- _Selected excerpt_
:::::
In [9]:
import os
import shutil

import math
import numpy as np
import pandas as pd
from matplotlib import pyplot as plt

import seaborn as sns
from sklearn.metrics import confusion_matrix

from torch.utils.data import Dataset
from PIL import Image
import torch
import torch.nn as nn
import torch.nn.functional as F
import torch.optim as optim
import torchvision
import torchvision.transforms as transforms
from torchvision import models

In [10]:
# function to load, transform, normalise, and split dataset
def load_dataset(PATH):
    # transform images to normalised tensors
    transform = transforms.Compose([
        transforms.ToTensor(),
        transforms.Normalize(mean=[0.5, 0.5, 0.5], std=[0.5, 0.5, 0.5])
    ])
    # load and transform all images
    dataset = torchvision.datasets.ImageFolder(
        root=PATH,
        transform=transform
    )
    # split dataset into training and validation
    train_size = int(0.7 * len(dataset))
    val_size = int(0.15 * len(dataset))
    test_size = int(len(dataset) - train_size - val_size)

    # use torch.utils.data.random_split for training/test split
    train_dataset, val_dataset, test_dataset = torch.utils.data.random_split(dataset, [train_size, val_size, test_size])
    train_loader = torch.utils.data.DataLoader(train_dataset, batch_size=64, num_workers=0, shuffle=True)
    val_loader = torch.utils.data.DataLoader(val_dataset, batch_size=32, num_workers=0, shuffle=True)
    test_loader = torch.utils.data.DataLoader(test_dataset, batch_size=32, num_workers=0, shuffle=True)
    
    return train_loader, val_loader, test_loader




def display(img):
    img = img / 2 + 0.5  # unnormalize images
    npimg = img.numpy()
    npimg = np.transpose(npimg, (1, 2, 0))
:::::
- _Data shown_
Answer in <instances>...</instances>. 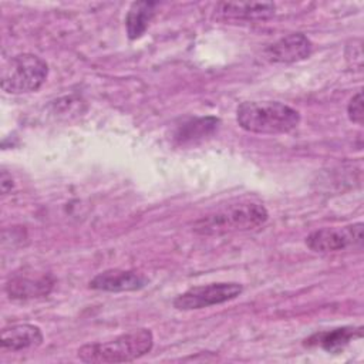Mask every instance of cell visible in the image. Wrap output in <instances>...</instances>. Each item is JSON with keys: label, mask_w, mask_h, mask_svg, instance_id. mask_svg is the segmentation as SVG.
<instances>
[{"label": "cell", "mask_w": 364, "mask_h": 364, "mask_svg": "<svg viewBox=\"0 0 364 364\" xmlns=\"http://www.w3.org/2000/svg\"><path fill=\"white\" fill-rule=\"evenodd\" d=\"M313 44L303 33L287 34L274 43L269 44L264 50L266 58L273 63H297L311 54Z\"/></svg>", "instance_id": "ba28073f"}, {"label": "cell", "mask_w": 364, "mask_h": 364, "mask_svg": "<svg viewBox=\"0 0 364 364\" xmlns=\"http://www.w3.org/2000/svg\"><path fill=\"white\" fill-rule=\"evenodd\" d=\"M219 125V119L215 117H200V118H191L178 127L175 132V138L181 142H192L195 139L203 138L212 134Z\"/></svg>", "instance_id": "5bb4252c"}, {"label": "cell", "mask_w": 364, "mask_h": 364, "mask_svg": "<svg viewBox=\"0 0 364 364\" xmlns=\"http://www.w3.org/2000/svg\"><path fill=\"white\" fill-rule=\"evenodd\" d=\"M363 336L361 327H340L328 331H321L313 334L306 340V346L320 347L328 353H338L350 341Z\"/></svg>", "instance_id": "7c38bea8"}, {"label": "cell", "mask_w": 364, "mask_h": 364, "mask_svg": "<svg viewBox=\"0 0 364 364\" xmlns=\"http://www.w3.org/2000/svg\"><path fill=\"white\" fill-rule=\"evenodd\" d=\"M361 222L313 230L306 237V246L317 253H336L347 249H360L364 240Z\"/></svg>", "instance_id": "8992f818"}, {"label": "cell", "mask_w": 364, "mask_h": 364, "mask_svg": "<svg viewBox=\"0 0 364 364\" xmlns=\"http://www.w3.org/2000/svg\"><path fill=\"white\" fill-rule=\"evenodd\" d=\"M154 347V334L149 328H136L119 334L108 341L84 344L77 357L84 363H129L148 354Z\"/></svg>", "instance_id": "3957f363"}, {"label": "cell", "mask_w": 364, "mask_h": 364, "mask_svg": "<svg viewBox=\"0 0 364 364\" xmlns=\"http://www.w3.org/2000/svg\"><path fill=\"white\" fill-rule=\"evenodd\" d=\"M48 77V64L38 55L21 53L11 57L1 70V88L7 94L37 91Z\"/></svg>", "instance_id": "277c9868"}, {"label": "cell", "mask_w": 364, "mask_h": 364, "mask_svg": "<svg viewBox=\"0 0 364 364\" xmlns=\"http://www.w3.org/2000/svg\"><path fill=\"white\" fill-rule=\"evenodd\" d=\"M267 209L257 202H239L218 208L192 223V232L199 236H223L255 230L266 223Z\"/></svg>", "instance_id": "6da1fadb"}, {"label": "cell", "mask_w": 364, "mask_h": 364, "mask_svg": "<svg viewBox=\"0 0 364 364\" xmlns=\"http://www.w3.org/2000/svg\"><path fill=\"white\" fill-rule=\"evenodd\" d=\"M146 284L148 277L131 269H107L88 282L90 289L109 293L135 291L144 289Z\"/></svg>", "instance_id": "52a82bcc"}, {"label": "cell", "mask_w": 364, "mask_h": 364, "mask_svg": "<svg viewBox=\"0 0 364 364\" xmlns=\"http://www.w3.org/2000/svg\"><path fill=\"white\" fill-rule=\"evenodd\" d=\"M243 286L236 282H219L193 286L181 293L173 300V307L178 310H199L210 306H218L239 297Z\"/></svg>", "instance_id": "5b68a950"}, {"label": "cell", "mask_w": 364, "mask_h": 364, "mask_svg": "<svg viewBox=\"0 0 364 364\" xmlns=\"http://www.w3.org/2000/svg\"><path fill=\"white\" fill-rule=\"evenodd\" d=\"M54 287V280L48 274L36 277L16 274L6 283V293L13 300H31L50 294Z\"/></svg>", "instance_id": "8fae6325"}, {"label": "cell", "mask_w": 364, "mask_h": 364, "mask_svg": "<svg viewBox=\"0 0 364 364\" xmlns=\"http://www.w3.org/2000/svg\"><path fill=\"white\" fill-rule=\"evenodd\" d=\"M44 336L38 326L36 324H13L1 330V350L3 351H26L37 348L43 344Z\"/></svg>", "instance_id": "30bf717a"}, {"label": "cell", "mask_w": 364, "mask_h": 364, "mask_svg": "<svg viewBox=\"0 0 364 364\" xmlns=\"http://www.w3.org/2000/svg\"><path fill=\"white\" fill-rule=\"evenodd\" d=\"M156 6L158 4L155 1H135L129 6L125 17V27L131 40L139 38L146 31L152 17L155 16Z\"/></svg>", "instance_id": "4fadbf2b"}, {"label": "cell", "mask_w": 364, "mask_h": 364, "mask_svg": "<svg viewBox=\"0 0 364 364\" xmlns=\"http://www.w3.org/2000/svg\"><path fill=\"white\" fill-rule=\"evenodd\" d=\"M276 4L264 3H218L215 7V17L223 21H263L274 16Z\"/></svg>", "instance_id": "9c48e42d"}, {"label": "cell", "mask_w": 364, "mask_h": 364, "mask_svg": "<svg viewBox=\"0 0 364 364\" xmlns=\"http://www.w3.org/2000/svg\"><path fill=\"white\" fill-rule=\"evenodd\" d=\"M347 114L351 122L363 125V92L357 91L347 104Z\"/></svg>", "instance_id": "9a60e30c"}, {"label": "cell", "mask_w": 364, "mask_h": 364, "mask_svg": "<svg viewBox=\"0 0 364 364\" xmlns=\"http://www.w3.org/2000/svg\"><path fill=\"white\" fill-rule=\"evenodd\" d=\"M300 112L280 101H245L236 109L239 127L252 134L279 135L296 129Z\"/></svg>", "instance_id": "7a4b0ae2"}]
</instances>
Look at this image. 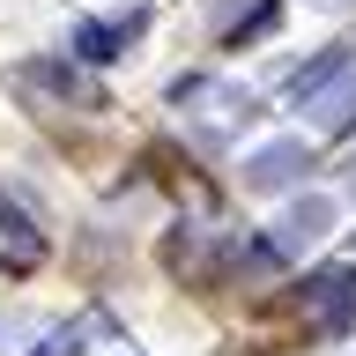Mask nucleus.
Instances as JSON below:
<instances>
[{
    "mask_svg": "<svg viewBox=\"0 0 356 356\" xmlns=\"http://www.w3.org/2000/svg\"><path fill=\"white\" fill-rule=\"evenodd\" d=\"M297 104H305V119L319 134H349L356 127V60L327 52L319 67H305L297 74Z\"/></svg>",
    "mask_w": 356,
    "mask_h": 356,
    "instance_id": "f257e3e1",
    "label": "nucleus"
},
{
    "mask_svg": "<svg viewBox=\"0 0 356 356\" xmlns=\"http://www.w3.org/2000/svg\"><path fill=\"white\" fill-rule=\"evenodd\" d=\"M178 104L200 119V134L208 141H230L238 127H252V89H238V82H208V74H193V82H178Z\"/></svg>",
    "mask_w": 356,
    "mask_h": 356,
    "instance_id": "f03ea898",
    "label": "nucleus"
},
{
    "mask_svg": "<svg viewBox=\"0 0 356 356\" xmlns=\"http://www.w3.org/2000/svg\"><path fill=\"white\" fill-rule=\"evenodd\" d=\"M297 171H312V149L305 141H275V149H260L245 163V186H252V193H275V186H289Z\"/></svg>",
    "mask_w": 356,
    "mask_h": 356,
    "instance_id": "7ed1b4c3",
    "label": "nucleus"
},
{
    "mask_svg": "<svg viewBox=\"0 0 356 356\" xmlns=\"http://www.w3.org/2000/svg\"><path fill=\"white\" fill-rule=\"evenodd\" d=\"M305 297L327 312V327L341 334V327L356 319V267H327V275H312V282H305Z\"/></svg>",
    "mask_w": 356,
    "mask_h": 356,
    "instance_id": "20e7f679",
    "label": "nucleus"
},
{
    "mask_svg": "<svg viewBox=\"0 0 356 356\" xmlns=\"http://www.w3.org/2000/svg\"><path fill=\"white\" fill-rule=\"evenodd\" d=\"M327 222H334V208H327V200H305V208H289V216L275 222V252H297V245L327 238Z\"/></svg>",
    "mask_w": 356,
    "mask_h": 356,
    "instance_id": "39448f33",
    "label": "nucleus"
},
{
    "mask_svg": "<svg viewBox=\"0 0 356 356\" xmlns=\"http://www.w3.org/2000/svg\"><path fill=\"white\" fill-rule=\"evenodd\" d=\"M349 186H356V178H349Z\"/></svg>",
    "mask_w": 356,
    "mask_h": 356,
    "instance_id": "423d86ee",
    "label": "nucleus"
}]
</instances>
:::::
- _Short problem_
Please output the stretch of the PyTorch code from "val_size = int(0.15" through "[train_size, val_size, test_size])", copying it exactly.

- _Problem solution_
val_size = int(0.15 * len(dataset))
    test_size = int(len(dataset) - train_size - val_size)

    # use torch.utils.data.random_split for training/test split
    train_dataset, val_dataset, test_dataset = torch.utils.data.random_split(dataset, [train_size, val_size, test_size])